# DATA SUPPLIED:
—————

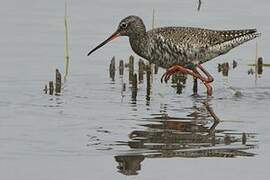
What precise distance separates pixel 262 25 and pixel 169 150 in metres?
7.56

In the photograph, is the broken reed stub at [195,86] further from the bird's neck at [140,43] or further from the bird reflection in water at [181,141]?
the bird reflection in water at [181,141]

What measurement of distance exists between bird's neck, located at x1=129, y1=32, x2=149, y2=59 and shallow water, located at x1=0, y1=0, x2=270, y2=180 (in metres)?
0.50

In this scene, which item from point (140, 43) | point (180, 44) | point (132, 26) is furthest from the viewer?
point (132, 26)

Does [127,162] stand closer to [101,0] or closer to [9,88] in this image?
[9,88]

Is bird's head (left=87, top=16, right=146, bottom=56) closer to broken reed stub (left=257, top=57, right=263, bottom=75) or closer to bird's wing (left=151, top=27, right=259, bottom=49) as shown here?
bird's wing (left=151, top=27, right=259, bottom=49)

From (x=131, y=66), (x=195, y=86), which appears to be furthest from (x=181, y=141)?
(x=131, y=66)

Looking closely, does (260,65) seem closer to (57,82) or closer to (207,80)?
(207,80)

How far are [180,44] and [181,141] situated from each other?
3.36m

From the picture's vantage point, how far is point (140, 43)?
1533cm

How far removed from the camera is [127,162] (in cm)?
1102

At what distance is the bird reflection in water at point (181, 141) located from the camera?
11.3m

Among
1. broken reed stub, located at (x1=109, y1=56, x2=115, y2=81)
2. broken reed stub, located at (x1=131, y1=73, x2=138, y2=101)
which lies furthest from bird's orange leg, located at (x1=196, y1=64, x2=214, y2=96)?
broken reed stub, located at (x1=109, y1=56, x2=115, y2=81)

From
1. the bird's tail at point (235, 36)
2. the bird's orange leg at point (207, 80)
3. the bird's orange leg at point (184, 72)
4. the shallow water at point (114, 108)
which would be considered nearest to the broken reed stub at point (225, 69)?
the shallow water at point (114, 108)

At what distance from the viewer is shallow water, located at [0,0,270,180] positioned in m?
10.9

—————

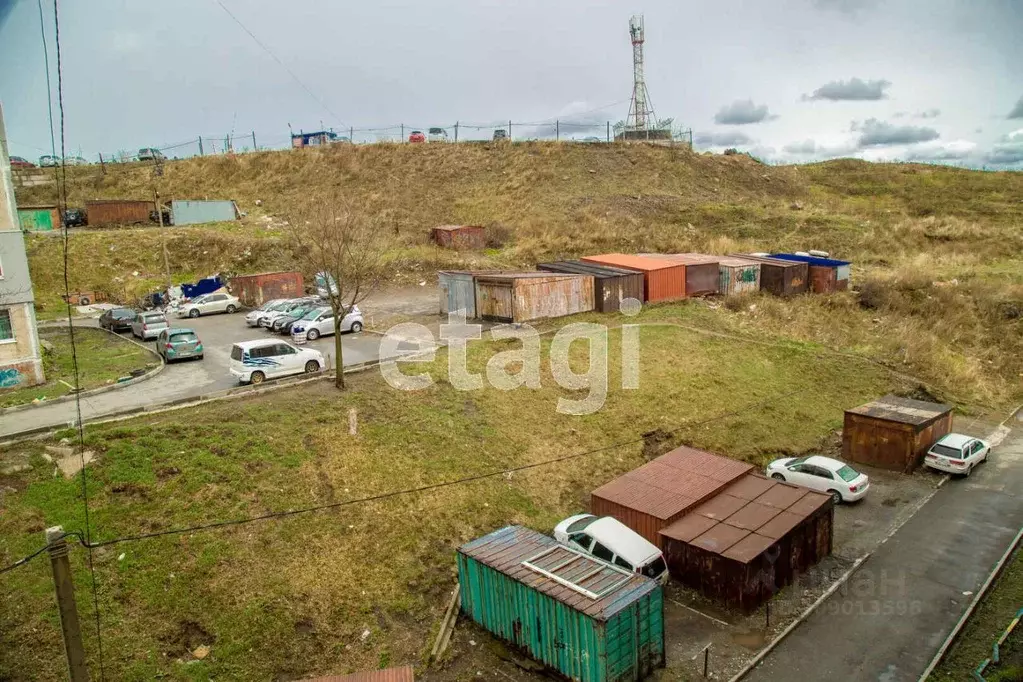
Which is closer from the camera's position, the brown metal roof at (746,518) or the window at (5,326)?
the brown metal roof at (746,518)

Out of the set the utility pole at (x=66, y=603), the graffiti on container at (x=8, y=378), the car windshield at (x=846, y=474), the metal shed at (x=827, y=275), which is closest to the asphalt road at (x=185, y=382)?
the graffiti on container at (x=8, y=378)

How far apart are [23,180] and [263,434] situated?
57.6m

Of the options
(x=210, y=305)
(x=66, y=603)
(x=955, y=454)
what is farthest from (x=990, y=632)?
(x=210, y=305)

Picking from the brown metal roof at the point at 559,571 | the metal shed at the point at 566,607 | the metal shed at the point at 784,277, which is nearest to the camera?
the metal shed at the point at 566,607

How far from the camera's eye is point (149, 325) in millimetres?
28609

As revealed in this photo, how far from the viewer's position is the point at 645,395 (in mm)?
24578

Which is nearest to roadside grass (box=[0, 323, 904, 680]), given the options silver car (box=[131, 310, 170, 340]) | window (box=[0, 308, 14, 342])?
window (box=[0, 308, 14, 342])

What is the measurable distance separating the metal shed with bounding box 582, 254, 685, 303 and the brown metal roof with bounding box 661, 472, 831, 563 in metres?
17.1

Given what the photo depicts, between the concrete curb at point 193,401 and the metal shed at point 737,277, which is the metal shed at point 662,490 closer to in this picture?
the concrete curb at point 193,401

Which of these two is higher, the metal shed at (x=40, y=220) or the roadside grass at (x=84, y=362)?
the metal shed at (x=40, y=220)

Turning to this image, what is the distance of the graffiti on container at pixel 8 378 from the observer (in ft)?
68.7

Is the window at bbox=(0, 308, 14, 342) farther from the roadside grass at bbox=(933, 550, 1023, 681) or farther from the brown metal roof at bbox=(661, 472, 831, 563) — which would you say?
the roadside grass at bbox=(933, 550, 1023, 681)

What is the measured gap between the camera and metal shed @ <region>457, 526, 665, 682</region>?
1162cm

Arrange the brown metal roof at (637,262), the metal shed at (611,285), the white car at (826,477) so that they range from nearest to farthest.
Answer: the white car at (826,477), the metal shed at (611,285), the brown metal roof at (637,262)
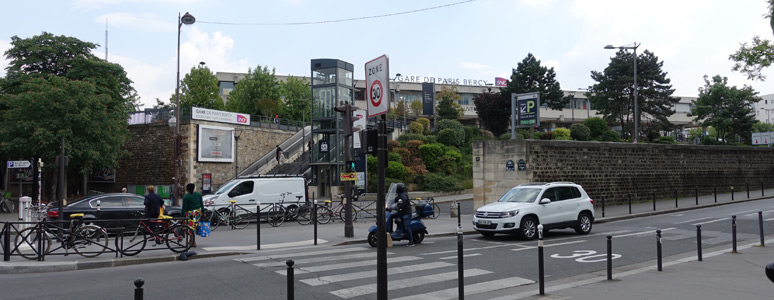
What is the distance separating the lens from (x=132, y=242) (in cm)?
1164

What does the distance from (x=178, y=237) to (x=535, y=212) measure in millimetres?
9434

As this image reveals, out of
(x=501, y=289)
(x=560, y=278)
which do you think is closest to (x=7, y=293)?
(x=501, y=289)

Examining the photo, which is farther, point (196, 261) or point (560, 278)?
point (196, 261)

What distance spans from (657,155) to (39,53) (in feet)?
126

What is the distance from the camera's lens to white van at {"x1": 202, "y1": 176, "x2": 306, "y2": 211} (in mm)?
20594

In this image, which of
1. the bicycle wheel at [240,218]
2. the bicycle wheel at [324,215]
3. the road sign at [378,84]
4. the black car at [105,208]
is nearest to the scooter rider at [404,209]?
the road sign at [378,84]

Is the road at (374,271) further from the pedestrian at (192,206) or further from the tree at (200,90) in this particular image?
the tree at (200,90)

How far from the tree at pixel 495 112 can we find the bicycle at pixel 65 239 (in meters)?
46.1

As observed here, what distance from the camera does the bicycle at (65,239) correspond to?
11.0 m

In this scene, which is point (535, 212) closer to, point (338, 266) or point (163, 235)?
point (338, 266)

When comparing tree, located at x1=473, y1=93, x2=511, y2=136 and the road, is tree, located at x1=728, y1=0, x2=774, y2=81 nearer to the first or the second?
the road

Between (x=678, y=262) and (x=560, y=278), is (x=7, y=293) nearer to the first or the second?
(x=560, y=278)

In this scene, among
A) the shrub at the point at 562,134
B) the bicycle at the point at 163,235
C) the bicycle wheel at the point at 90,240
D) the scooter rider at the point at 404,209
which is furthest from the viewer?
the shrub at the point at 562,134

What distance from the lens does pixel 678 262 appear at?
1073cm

—————

# EXERCISE OBJECTIVE:
Report each line in the items above that contains the word "curb". Case matters, so treat uppercase and lowercase letters as distinct.

# EXPECTED ANSWER:
Given what the photo depicts, between the concrete curb at point 193,401 and the metal shed at point 737,277, which is the metal shed at point 662,490 closer to in this picture?
the concrete curb at point 193,401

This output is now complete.